*GIVEN INSTRUCTION A*.
Answer these questions about the pandas groupby issue:
(i) How many rows are in the DataFrame built with the Categorical?
(ii) How much memory does `gb.size()` balloon to before it is killed?
(iii) According to the most helpful comment, for what aspect of Categorical is the behavior a bad default?

*SOURCE EXTRACT*.
Pandas: PERF: groupby with many empty groups memory blowup

Created on 29 Dec 2019 · 22Comments · Source: pandas-dev/pandas

Suppose we have a Categorical with many unused categories:

cat = pd.Categorical(range(24), categories=range(10**5))

df = pd.DataFrame({"A": cat, "B": range(24), "C": range(24), "D": 1})

gb = df.groupby(["A", "B", "C"])

>>> gb.size()  # memory balloons to 9+ GB before i kill it

There are only 24 rows in this DataFrame, so we shouldn't be creating millions of groups.

Without the Categorical, but just a large cross-product that implies many empty groups, this works fine:

df = pd.DataFrame({n: range(12) for n in range(8)})

gb = df.groupby(list(range(7)))
gb.size() # <-- works fine

Categorical Groupby Performance

Source

jbrockmendel

Most helpful comment

I think it’s a good default for the original design semantics of Categorical. It’s a bad default for the memory-saving aspect of categorical.

*INFORMATION SHOWN*.
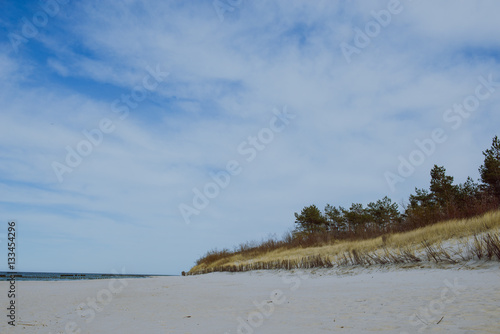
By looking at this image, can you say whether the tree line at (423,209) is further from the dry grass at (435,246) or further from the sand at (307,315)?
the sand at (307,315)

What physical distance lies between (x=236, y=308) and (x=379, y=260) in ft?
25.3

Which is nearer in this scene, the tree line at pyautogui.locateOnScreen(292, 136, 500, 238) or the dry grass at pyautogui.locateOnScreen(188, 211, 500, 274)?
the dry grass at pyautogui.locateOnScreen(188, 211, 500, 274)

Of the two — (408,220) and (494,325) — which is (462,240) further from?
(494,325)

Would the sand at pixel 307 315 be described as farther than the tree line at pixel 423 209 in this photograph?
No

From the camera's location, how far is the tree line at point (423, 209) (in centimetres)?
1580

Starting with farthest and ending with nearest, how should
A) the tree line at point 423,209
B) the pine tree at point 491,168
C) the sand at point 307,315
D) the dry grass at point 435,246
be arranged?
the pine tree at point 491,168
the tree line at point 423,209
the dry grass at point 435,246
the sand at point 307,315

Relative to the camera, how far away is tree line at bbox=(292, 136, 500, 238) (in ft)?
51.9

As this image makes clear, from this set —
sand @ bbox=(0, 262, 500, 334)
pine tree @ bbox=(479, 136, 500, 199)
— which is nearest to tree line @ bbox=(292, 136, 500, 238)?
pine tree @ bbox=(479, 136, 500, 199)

*GIVEN INSTRUCTION B*. In the rows, quote the lines starting with the line that contains "Of the two —" and going on through the end of the rows.

*SOLUTION A*.
(i) 24 rows.
(ii) 9+ GB.
(iii) The memory-saving aspect of categorical.

*SOLUTION B*.
Of the two — (408,220) and (494,325) — which is (462,240) further from?
(494,325)

Would the sand at pixel 307 315 be described as farther than the tree line at pixel 423 209 in this photograph?
No

From the camera's location, how far is the tree line at point (423, 209) (in centimetres)?
1580

Starting with farthest and ending with nearest, how should
A) the tree line at point 423,209
B) the pine tree at point 491,168
C) the sand at point 307,315
D) the dry grass at point 435,246
be arranged?
the pine tree at point 491,168
the tree line at point 423,209
the dry grass at point 435,246
the sand at point 307,315

Relative to the camera, how far away is tree line at bbox=(292, 136, 500, 238) (in ft)?
51.9

As this image makes clear, from this set —
sand @ bbox=(0, 262, 500, 334)
pine tree @ bbox=(479, 136, 500, 199)
— which is nearest to tree line @ bbox=(292, 136, 500, 238)?
pine tree @ bbox=(479, 136, 500, 199)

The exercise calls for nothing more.